[Begin PROVIDED DATA]

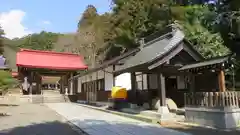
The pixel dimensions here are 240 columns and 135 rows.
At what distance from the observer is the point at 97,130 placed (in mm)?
10867

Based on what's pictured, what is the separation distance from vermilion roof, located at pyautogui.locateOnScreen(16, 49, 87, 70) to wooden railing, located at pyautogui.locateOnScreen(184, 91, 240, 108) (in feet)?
79.0

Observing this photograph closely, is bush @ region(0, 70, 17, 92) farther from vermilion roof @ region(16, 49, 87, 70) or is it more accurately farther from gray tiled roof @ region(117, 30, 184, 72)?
vermilion roof @ region(16, 49, 87, 70)

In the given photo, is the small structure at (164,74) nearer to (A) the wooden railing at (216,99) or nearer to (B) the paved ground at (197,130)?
(A) the wooden railing at (216,99)

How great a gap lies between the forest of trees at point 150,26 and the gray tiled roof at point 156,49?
4.06 ft

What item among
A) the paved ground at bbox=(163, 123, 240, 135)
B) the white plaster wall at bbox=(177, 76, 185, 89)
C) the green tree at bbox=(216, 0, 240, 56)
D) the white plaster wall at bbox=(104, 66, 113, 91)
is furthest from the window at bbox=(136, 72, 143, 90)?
the green tree at bbox=(216, 0, 240, 56)

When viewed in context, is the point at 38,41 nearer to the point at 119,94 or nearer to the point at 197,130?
the point at 119,94

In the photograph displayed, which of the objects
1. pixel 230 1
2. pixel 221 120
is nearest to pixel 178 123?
pixel 221 120

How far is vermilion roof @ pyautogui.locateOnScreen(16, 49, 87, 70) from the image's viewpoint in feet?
110

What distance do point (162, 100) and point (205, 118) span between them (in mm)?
2606

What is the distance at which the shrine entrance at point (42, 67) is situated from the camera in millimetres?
32406

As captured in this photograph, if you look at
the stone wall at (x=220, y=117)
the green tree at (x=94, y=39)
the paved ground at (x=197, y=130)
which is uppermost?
the green tree at (x=94, y=39)

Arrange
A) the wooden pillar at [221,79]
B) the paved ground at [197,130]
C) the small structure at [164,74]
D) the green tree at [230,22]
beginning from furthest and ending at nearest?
the small structure at [164,74], the wooden pillar at [221,79], the paved ground at [197,130], the green tree at [230,22]

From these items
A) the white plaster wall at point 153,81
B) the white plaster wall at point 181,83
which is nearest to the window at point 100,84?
Result: the white plaster wall at point 153,81

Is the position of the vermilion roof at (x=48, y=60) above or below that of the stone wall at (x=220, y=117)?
above
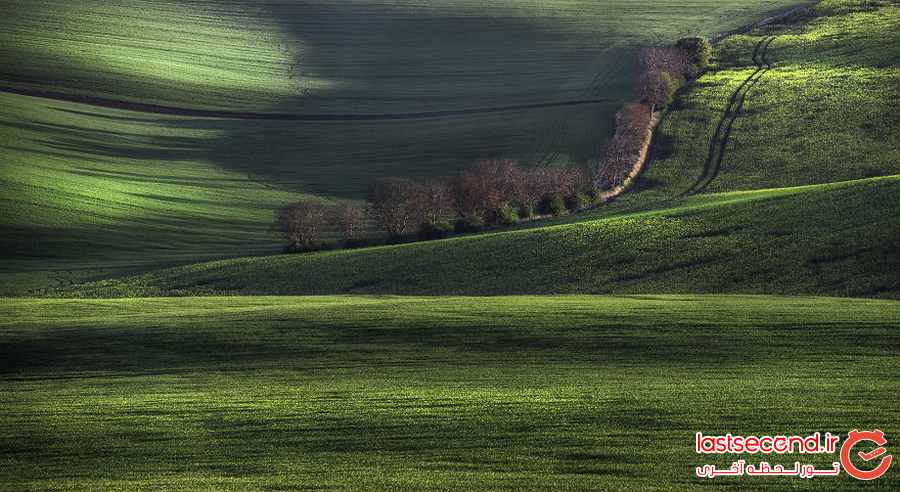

[End PROVIDED DATA]

THE EXERCISE ::
Retype all of the records above word for word, leaving out the pictures.

EXERCISE ANSWER ::
The pixel dimensions here are 240 columns and 135 rows.
At what distance from the observer is the point at 97,130 placed (in mm)?
10867

Based on what's pictured, what is the separation distance from vermilion roof, located at pyautogui.locateOnScreen(16, 49, 87, 70) to wooden railing, located at pyautogui.locateOnScreen(184, 91, 240, 108) (in feet)?
79.0

Observing this photograph closely, is bush @ region(0, 70, 17, 92) farther from vermilion roof @ region(16, 49, 87, 70) or is it more accurately farther from gray tiled roof @ region(117, 30, 184, 72)?
vermilion roof @ region(16, 49, 87, 70)

In the given photo, is the small structure at (164,74) nearer to (A) the wooden railing at (216,99) or nearer to (B) the paved ground at (197,130)?
(A) the wooden railing at (216,99)

How great a gap lies between the forest of trees at point 150,26 and the gray tiled roof at point 156,49?
4.06 ft

What item among
A) the paved ground at bbox=(163, 123, 240, 135)
B) the white plaster wall at bbox=(177, 76, 185, 89)
C) the green tree at bbox=(216, 0, 240, 56)
D) the white plaster wall at bbox=(104, 66, 113, 91)
is furthest from the window at bbox=(136, 72, 143, 90)?
the green tree at bbox=(216, 0, 240, 56)

When viewed in context, is the point at 38,41 nearer to the point at 119,94 or nearer to the point at 197,130?
the point at 119,94

In the photograph displayed, which of the objects
1. pixel 230 1
2. pixel 221 120
is nearest to pixel 178 123?
pixel 221 120

How far is vermilion roof @ pyautogui.locateOnScreen(16, 49, 87, 70) from the image's viewpoint in feet?
110

What distance do point (162, 100) and point (205, 118) span between them (in mm)?
2606

What is the distance at which the shrine entrance at point (42, 67) is situated from the camera in millimetres?
32406

As captured in this photograph, if you look at
the stone wall at (x=220, y=117)
the green tree at (x=94, y=39)
the paved ground at (x=197, y=130)
which is uppermost?
the green tree at (x=94, y=39)

Arrange
A) the wooden pillar at [221,79]
B) the paved ground at [197,130]
C) the small structure at [164,74]
D) the green tree at [230,22]
beginning from furthest and ending at nearest?
the small structure at [164,74], the wooden pillar at [221,79], the paved ground at [197,130], the green tree at [230,22]

From these items
A) the white plaster wall at point 153,81
B) the white plaster wall at point 181,83
which is nearest to the window at point 100,84?
Result: the white plaster wall at point 153,81

Is the position of the vermilion roof at (x=48, y=60) above or below that of the stone wall at (x=220, y=117)?
above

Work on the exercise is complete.